**Extract to read**

• • • • •

For the southern Hikurangi margin, Crutchley et al. (2015) demonstrated that free gas zones of up to ~500 m thickness exist beneath the BSR, constituting the source for focused gas migration into the GHSZ. Fluid migration into the hydrate stability zone is inferred along conduits (Netzeband et al. 2010; Krabbenhoeft et al. 2013; Plaza-Faverola et al. 2014) and for sedimentary layers crossing the BSR (Crutchley et al. 2010, 2015).

This study presents a combination of geophysical data from Opouawe Bank and geochemical data from Opouawe Bank, Omakere Ridge, and Rock Garden, accretionary ridges at the Hikurangi margin offshore New Zealand. It shows that Opouawe Bank and the Hikurangi margin feature gas-only seeps and provide an insight on how gas migration may affect the gas hydrate system. The study discusses the shallow biogenic origin of the gas seeps as well as the migration pathways and focusing levels of the ascending gas, and thereby assesses if the seeps on Opouawe Bank can be used as a window to deep-seated processes of the subduction zone.

• • • • •

**Parts of the exercise**
• a. Please answer these questions from the Hikurangi margin passage:
(i) According to Crutchley et al. (2015), up to roughly what thickness do free gas zones beneath the BSR reach?
(ii) What three accretionary ridges supplied the geochemical data?
(iii) What origin of the gas seeps does the study discuss?
• b. Print the part of the Hikurangi margin passage that opens with the words containing "This study presents" and closes with "the subduction zone.".
Answer using only the Hikurangi margin passage.

**Data listing**
• • • • •

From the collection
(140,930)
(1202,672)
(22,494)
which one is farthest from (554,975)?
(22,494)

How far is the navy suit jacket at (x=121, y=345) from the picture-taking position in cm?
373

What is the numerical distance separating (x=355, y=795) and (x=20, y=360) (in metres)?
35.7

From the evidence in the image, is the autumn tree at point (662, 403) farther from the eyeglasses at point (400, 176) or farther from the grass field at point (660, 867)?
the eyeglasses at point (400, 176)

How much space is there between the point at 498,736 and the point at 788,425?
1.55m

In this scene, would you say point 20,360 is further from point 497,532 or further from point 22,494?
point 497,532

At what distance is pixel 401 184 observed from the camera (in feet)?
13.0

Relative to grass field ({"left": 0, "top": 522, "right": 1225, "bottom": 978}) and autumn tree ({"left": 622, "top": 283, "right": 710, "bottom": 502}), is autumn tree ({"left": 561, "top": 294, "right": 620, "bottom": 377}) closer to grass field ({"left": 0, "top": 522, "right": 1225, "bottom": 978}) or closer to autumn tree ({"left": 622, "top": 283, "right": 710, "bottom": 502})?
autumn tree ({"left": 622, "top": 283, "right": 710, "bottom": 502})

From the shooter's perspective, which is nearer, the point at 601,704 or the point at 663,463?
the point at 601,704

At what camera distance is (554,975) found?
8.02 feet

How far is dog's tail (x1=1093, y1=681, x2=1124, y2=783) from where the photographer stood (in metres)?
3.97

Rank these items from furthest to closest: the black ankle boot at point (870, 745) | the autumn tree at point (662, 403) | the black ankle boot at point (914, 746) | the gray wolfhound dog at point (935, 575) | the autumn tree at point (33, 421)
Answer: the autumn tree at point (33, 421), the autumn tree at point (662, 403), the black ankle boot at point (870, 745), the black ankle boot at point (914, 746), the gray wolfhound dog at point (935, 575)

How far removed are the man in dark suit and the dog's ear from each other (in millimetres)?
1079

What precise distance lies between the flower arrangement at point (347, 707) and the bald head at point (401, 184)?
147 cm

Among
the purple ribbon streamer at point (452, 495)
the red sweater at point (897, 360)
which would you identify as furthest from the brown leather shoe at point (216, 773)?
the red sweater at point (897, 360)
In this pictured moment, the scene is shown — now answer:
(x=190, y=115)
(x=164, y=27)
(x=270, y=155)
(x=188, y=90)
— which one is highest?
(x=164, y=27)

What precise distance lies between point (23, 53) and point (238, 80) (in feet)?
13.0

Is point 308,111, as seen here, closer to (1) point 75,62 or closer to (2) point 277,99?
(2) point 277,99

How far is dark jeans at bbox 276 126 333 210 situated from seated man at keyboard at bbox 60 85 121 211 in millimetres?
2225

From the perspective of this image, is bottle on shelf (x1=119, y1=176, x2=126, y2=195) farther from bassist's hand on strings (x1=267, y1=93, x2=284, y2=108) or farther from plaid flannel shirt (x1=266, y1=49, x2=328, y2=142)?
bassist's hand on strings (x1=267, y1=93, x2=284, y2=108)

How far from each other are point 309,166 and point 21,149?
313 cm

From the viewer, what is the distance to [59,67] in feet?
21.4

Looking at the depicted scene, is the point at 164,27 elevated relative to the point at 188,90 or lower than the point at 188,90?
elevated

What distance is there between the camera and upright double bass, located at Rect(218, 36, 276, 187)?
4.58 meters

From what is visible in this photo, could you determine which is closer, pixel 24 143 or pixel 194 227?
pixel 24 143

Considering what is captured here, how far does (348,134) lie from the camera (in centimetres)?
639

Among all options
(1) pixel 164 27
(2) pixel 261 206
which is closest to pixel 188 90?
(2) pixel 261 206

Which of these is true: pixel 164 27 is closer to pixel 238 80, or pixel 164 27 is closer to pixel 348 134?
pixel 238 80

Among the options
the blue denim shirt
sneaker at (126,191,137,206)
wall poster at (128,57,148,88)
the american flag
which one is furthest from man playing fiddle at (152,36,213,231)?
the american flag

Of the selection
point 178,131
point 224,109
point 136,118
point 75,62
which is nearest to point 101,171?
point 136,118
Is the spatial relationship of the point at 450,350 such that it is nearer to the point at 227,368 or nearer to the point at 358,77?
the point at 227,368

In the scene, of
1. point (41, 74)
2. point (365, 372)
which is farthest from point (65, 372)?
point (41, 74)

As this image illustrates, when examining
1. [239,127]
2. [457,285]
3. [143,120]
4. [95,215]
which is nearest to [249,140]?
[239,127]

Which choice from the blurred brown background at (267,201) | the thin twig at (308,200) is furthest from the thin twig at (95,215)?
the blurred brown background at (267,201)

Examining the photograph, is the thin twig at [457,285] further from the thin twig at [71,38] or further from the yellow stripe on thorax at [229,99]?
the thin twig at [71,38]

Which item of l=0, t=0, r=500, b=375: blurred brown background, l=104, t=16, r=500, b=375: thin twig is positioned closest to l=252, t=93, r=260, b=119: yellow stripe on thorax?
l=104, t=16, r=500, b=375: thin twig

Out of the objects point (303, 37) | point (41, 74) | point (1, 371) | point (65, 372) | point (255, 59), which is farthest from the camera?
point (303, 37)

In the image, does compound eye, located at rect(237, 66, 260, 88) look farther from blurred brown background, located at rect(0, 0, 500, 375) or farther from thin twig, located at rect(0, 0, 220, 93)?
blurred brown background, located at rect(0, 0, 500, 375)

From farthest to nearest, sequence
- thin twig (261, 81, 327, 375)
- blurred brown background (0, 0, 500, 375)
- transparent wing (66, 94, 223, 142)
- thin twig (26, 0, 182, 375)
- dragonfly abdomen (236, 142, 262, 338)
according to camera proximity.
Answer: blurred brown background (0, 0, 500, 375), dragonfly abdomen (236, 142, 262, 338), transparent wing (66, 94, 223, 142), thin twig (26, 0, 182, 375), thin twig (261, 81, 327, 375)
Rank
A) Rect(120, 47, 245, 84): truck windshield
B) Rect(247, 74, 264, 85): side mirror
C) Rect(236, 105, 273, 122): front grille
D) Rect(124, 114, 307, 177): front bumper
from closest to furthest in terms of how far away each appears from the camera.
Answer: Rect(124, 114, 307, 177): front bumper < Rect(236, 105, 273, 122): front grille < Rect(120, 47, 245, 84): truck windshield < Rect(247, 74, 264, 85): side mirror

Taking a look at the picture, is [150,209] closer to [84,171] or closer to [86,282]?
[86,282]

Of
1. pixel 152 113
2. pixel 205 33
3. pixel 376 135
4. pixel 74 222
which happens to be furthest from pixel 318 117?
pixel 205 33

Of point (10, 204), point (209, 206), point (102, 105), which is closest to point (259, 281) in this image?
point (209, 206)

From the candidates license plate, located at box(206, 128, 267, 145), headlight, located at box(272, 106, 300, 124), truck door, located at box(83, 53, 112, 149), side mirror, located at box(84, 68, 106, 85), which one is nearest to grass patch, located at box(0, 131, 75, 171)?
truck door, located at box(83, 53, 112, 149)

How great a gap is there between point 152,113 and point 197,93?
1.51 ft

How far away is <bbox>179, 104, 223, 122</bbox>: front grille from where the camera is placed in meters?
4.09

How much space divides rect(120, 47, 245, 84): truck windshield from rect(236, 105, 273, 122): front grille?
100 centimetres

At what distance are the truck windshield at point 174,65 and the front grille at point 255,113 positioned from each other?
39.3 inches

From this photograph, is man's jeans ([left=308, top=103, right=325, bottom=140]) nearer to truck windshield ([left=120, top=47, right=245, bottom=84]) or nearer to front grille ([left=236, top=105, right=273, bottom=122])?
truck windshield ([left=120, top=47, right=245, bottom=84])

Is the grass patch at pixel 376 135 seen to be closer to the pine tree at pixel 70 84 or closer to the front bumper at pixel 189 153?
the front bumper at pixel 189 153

• • • • •

**Responses to the exercise**
• a.
(i) Up to about 500 m.
(ii) Opouawe Bank, Omakere Ridge, and Rock Garden.
(iii) A shallow biogenic origin.

• b.
This study presents a combination of geophysical data from Opouawe Bank and geochemical data from Opouawe Bank, Omakere Ridge, and Rock Garden, accretionary ridges at the Hikurangi margin offshore New Zealand. It shows that Opouawe Bank and the Hikurangi margin feature gas-only seeps and provide an insight on how gas migration may affect the gas hydrate system. The study discusses the shallow biogenic origin of the gas seeps as well as the migration pathways and focusing levels of the ascending gas, and thereby assesses if the seeps on Opouawe Bank can be used as a window to deep-seated processes of the subduction zone.